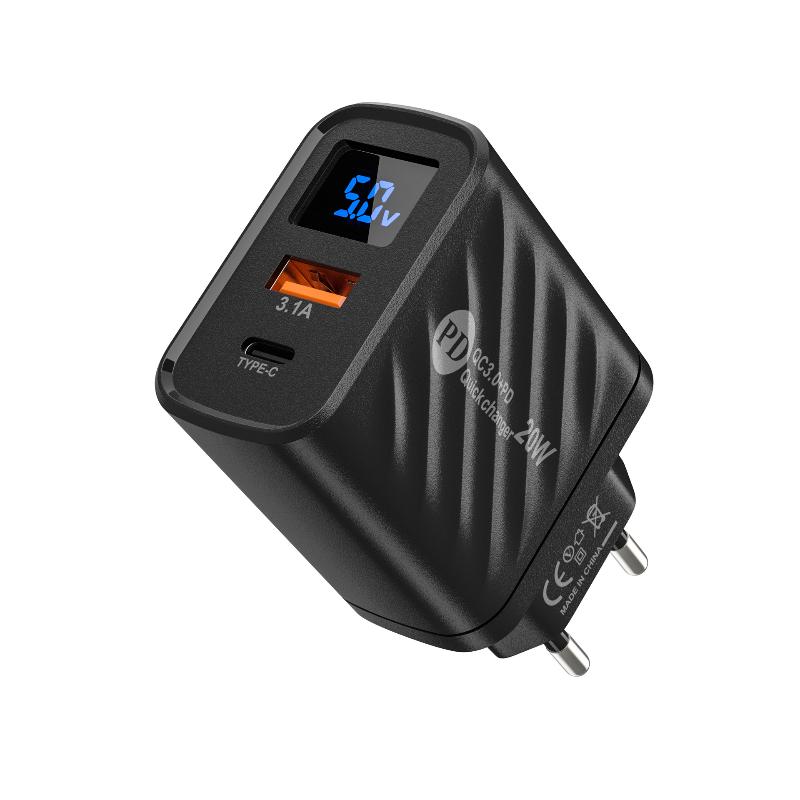 Pd Type C Usb Quick Charge 3.0 Wall Phone Charger 20W Fast Charging Digital Display Charger Adapter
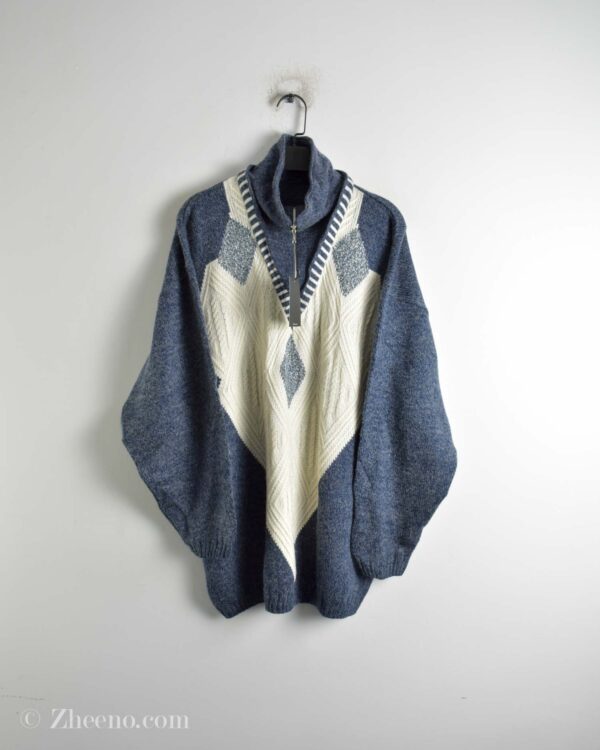 بافت وینتیج زیپ دار آبی سفید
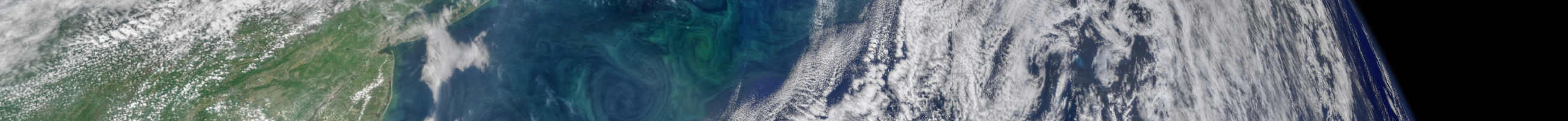 Satellite image of clouds and land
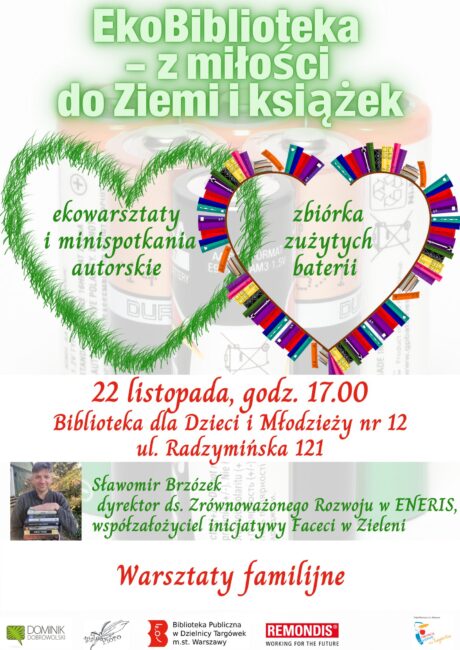 plakat z zaproszeniem na warsztaty 22 listopada o godz. 17 w bibliotece dla dzieci i młodzieży nr 12 przy ul. Radzymińskiej 121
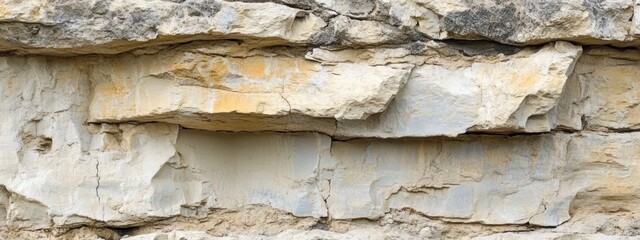Poster - Close-up of layered rock face, showing texture and color variations in beige, grey, and yellow tones.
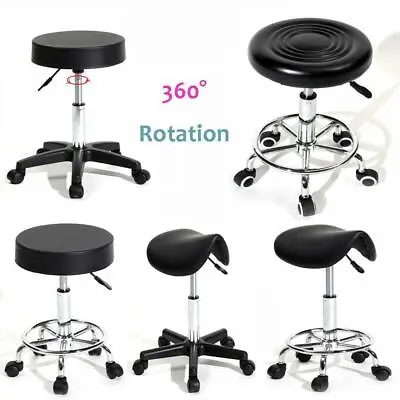 Round/Saddle Swivel Adjustable Salon Stool Massage Spa Lift Barber Chair • £20.99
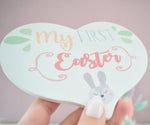 My First Easter Wooden Heart Plaque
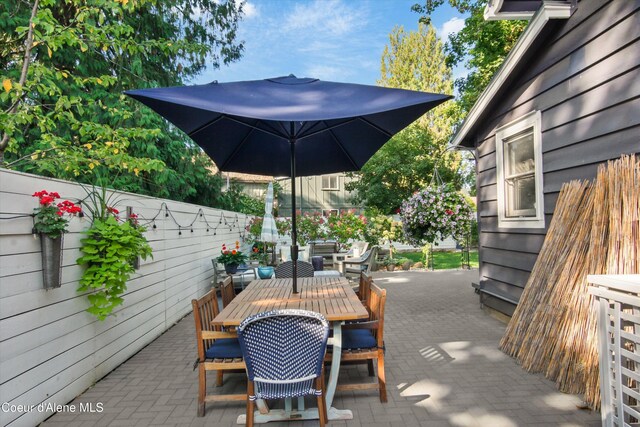 419 N Park Dr, Coeur Dalene, ID 83814 - view of patio featuring outdoor dining area and fence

· · · · · · ·

— DIRECTIONS FOR THIS TASK —
If an entry holds a picture, skip the picture and print the rest of the data exactly.

— SOLUTION TO THIS TASK —
 Pd Type C Usb Quick Charge 3.0 Wall Phone Charger 20W Fast Charging Digital Display Charger Adapter
 بافت وینتیج زیپ دار آبی سفید
 Satellite image of clouds and land
 plakat z zaproszeniem na warsztaty 22 listopada o godz. 17 w bibliotece dla dzieci i młodzieży nr 12 przy ul. Radzymińskiej 121
Poster - Close-up of layered rock face, showing texture and color variations in beige, grey, and yellow tones.
 Round/Saddle Swivel Adjustable Salon Stool Massage Spa Lift Barber Chair • £20.99
 My First Easter Wooden Heart Plaque
 419 N Park Dr, Coeur Dalene, ID 83814 - view of patio featuring outdoor dining area and fence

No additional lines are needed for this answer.